### [What to produce]
Render as a numbered list the lines of the items, starting with the line containing "What is the" and continuing through the end of the items, omitting blank lines.

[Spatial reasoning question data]
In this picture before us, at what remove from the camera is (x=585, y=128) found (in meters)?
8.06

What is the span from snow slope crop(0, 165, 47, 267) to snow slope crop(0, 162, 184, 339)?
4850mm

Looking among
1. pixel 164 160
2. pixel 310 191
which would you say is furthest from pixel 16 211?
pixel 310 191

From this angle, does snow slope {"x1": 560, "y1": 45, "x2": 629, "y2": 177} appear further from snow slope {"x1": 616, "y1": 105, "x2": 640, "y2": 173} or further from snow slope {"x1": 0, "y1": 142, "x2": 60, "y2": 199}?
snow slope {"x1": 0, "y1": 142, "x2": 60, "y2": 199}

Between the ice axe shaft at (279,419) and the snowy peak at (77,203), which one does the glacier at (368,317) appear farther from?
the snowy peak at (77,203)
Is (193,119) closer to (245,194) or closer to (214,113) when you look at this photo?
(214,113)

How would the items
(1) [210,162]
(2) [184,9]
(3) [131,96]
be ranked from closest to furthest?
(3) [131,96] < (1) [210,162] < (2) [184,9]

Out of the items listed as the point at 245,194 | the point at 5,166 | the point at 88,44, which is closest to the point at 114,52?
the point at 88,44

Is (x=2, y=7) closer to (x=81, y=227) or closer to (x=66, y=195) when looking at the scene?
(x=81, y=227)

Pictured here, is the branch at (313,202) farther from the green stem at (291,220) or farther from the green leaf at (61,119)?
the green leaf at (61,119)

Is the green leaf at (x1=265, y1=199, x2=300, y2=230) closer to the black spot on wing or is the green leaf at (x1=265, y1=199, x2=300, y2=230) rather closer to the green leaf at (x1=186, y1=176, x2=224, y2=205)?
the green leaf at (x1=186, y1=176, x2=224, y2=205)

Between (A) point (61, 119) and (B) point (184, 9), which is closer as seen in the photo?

### [Solution to this exercise]
1. What is the span from snow slope crop(0, 165, 47, 267) to snow slope crop(0, 162, 184, 339)?
2. 4850mm
3. Looking among
4. 1. pixel 164 160
5. 2. pixel 310 191
6. which would you say is furthest from pixel 16 211?
7. pixel 310 191
8. From this angle, does snow slope {"x1": 560, "y1": 45, "x2": 629, "y2": 177} appear further from snow slope {"x1": 616, "y1": 105, "x2": 640, "y2": 173} or further from snow slope {"x1": 0, "y1": 142, "x2": 60, "y2": 199}?
9. snow slope {"x1": 0, "y1": 142, "x2": 60, "y2": 199}
10. Between the ice axe shaft at (279,419) and the snowy peak at (77,203), which one does the glacier at (368,317) appear farther from?
11. the snowy peak at (77,203)
12. Is (193,119) closer to (245,194) or closer to (214,113) when you look at this photo?
13. (214,113)
14. How would the items
15. (1) [210,162]
16. (2) [184,9]
17. (3) [131,96]
18. be ranked from closest to furthest?
19. (3) [131,96] < (1) [210,162] < (2) [184,9]
20. Out of the items listed as the point at 245,194 | the point at 5,166 | the point at 88,44, which is closest to the point at 114,52?
21. the point at 88,44
22. Is (x=2, y=7) closer to (x=81, y=227) or closer to (x=66, y=195) when looking at the scene?
23. (x=81, y=227)
24. Pictured here, is the branch at (313,202) farther from the green stem at (291,220) or farther from the green leaf at (61,119)?
25. the green leaf at (61,119)
26. Is the green leaf at (x1=265, y1=199, x2=300, y2=230) closer to the black spot on wing or is the green leaf at (x1=265, y1=199, x2=300, y2=230) rather closer to the green leaf at (x1=186, y1=176, x2=224, y2=205)?
27. the green leaf at (x1=186, y1=176, x2=224, y2=205)
28. Between (A) point (61, 119) and (B) point (184, 9), which is closer as seen in the photo?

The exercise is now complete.